Manager of Opposition Business in Queensland
- In office 31 January 2015 – 9 May 2016
- Leader: Lawrence Springborg
- Preceded by: Curtis Pitt
- Succeeded by: Jeff Seeney

Leader of the House of Queensland
- In office 30 March 2012 – 31 January 2015
- Premier: Campbell Newman
- Preceded by: Judy Spence
- Succeeded by: Stirling Hinchliffe

Shadow Minister for Racing
- In office 29 November 2010 – 11 April 2011
- Leader: John-Paul Langbroek
- Succeeded by: Tim Nicholls

Shadow Minister for Tourism
- In office 6 April 2009 – 11 April 2011
- Leader: John-Paul Langbroek
- Preceded by: Rob Messenger
- Succeeded by: Jann Stuckey

Shadow Minister for Public Works and Housing
- In office 21 September 2006 – 5 April 2009
- Leader: Jeff Seeney Lawrence Springborg
- Preceded by: Terry Rogers
- Succeeded by: Jann Stuckey (Public Works) Rosemary Menkens (Housing)

Member of the Queensland Parliament for Mermaid Beach
- Incumbent
- Assumed office 21 March 2009
- Preceded by: Seat created

Member of the Queensland Parliament for Robina
- In office 9 September 2006 – 21 March 2009
- Preceded by: Bob Quinn
- Succeeded by: Seat abolished

Mayor of the Gold Coast
- In office 11 March 1995 – March 1997
- Preceded by: Gary Baildon
- Succeeded by: Gary Baildon

Mayor of Albert
- In office 26 March 1994 – 11 March 1995
- Preceded by: Gary Baildon
- Succeeded by: Council abolished

Personal details
- Born: 1 February 1953 (age 73) Townsville, Australia
- Party: Liberal National Party (since 2008)
- Other political affiliations: Liberal Party (until 2008)
- Children: 2
- Education: James Cook University and Macquarie University
- Occupation: Accountant, small business owner

= Ray Stevens (politician) =

Australian politician (born 1953)

Raymond Alexander Stevens (born 1 February 1953) is an Australian politician, currently serving as member of the Legislative Assembly of Queensland representing Mermaid Beach for the Liberal National Party.

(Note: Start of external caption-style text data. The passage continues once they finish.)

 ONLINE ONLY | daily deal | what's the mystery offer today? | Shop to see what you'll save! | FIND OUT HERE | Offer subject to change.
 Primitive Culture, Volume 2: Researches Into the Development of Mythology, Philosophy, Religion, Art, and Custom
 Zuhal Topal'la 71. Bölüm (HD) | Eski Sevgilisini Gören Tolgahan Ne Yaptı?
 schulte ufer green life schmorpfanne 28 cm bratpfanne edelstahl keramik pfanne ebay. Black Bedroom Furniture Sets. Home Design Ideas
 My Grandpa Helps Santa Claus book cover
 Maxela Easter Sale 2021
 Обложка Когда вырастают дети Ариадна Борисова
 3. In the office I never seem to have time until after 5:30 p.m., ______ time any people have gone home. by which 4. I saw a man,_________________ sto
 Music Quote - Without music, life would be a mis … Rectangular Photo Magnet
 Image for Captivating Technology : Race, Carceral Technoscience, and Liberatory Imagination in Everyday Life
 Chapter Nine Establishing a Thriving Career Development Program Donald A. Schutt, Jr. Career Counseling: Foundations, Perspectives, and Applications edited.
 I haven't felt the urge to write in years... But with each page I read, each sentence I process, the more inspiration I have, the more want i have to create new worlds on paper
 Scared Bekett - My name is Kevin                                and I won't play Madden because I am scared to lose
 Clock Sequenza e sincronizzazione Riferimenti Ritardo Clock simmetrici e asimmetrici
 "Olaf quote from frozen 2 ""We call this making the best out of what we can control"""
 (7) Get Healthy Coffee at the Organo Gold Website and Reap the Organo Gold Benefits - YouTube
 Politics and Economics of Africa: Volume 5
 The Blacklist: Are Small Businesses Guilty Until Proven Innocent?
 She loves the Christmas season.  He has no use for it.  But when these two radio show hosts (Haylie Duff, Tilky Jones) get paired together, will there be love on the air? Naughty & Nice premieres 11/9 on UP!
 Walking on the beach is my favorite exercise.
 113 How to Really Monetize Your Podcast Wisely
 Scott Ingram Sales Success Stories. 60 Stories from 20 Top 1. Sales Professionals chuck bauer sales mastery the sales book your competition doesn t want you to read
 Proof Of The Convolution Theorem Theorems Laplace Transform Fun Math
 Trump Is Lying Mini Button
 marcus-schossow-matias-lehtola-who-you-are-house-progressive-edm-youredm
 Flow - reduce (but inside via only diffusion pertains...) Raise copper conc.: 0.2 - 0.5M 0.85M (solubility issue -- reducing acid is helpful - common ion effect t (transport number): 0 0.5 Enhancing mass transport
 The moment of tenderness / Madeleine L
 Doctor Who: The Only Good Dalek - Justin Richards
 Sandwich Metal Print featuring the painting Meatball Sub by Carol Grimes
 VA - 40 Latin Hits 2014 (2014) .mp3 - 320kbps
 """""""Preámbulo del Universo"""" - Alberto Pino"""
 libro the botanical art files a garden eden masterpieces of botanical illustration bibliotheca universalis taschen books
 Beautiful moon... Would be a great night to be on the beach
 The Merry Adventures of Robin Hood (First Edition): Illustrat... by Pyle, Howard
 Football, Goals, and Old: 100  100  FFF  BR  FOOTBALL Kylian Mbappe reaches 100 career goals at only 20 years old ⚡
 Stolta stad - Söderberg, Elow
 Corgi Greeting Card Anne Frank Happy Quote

He previously served as Manager of Opposition Business in the Legislative Assembly.

==Early life==
Born in Townsville, he received a Bachelor of Arts in Finance and Economics from James Cook University and Macquarie University, and was admitted to the Australian Association of Accountants in 1974, being employed by Price Waterhouse in Sydney. He returned to the family station, "Doncaster" in Richmond, before moving to the Gold Coast in 1979, running local businesses in the area.

==Political career==
===Local government===
Stevens was a councillor on Albert Shire Council from 1988 to 1995, including a brief term as mayor beginning in 1994. After the amalgamation of Albert and Gold Coast City, he was elected mayor of the latter in 1995, serving until his defeat in 1997.

===State parliament===
Stevens was elected to state parliament in 2006 as the member for Robina, succeeding former state Liberal leader Bob Quinn. At this time he was also appointed as the Shadow Minister for Public Works and Housing from 2006 to 2009, with a brief stint from 2007 to 2008 as the Shadow Minister for Information and Communication Technology.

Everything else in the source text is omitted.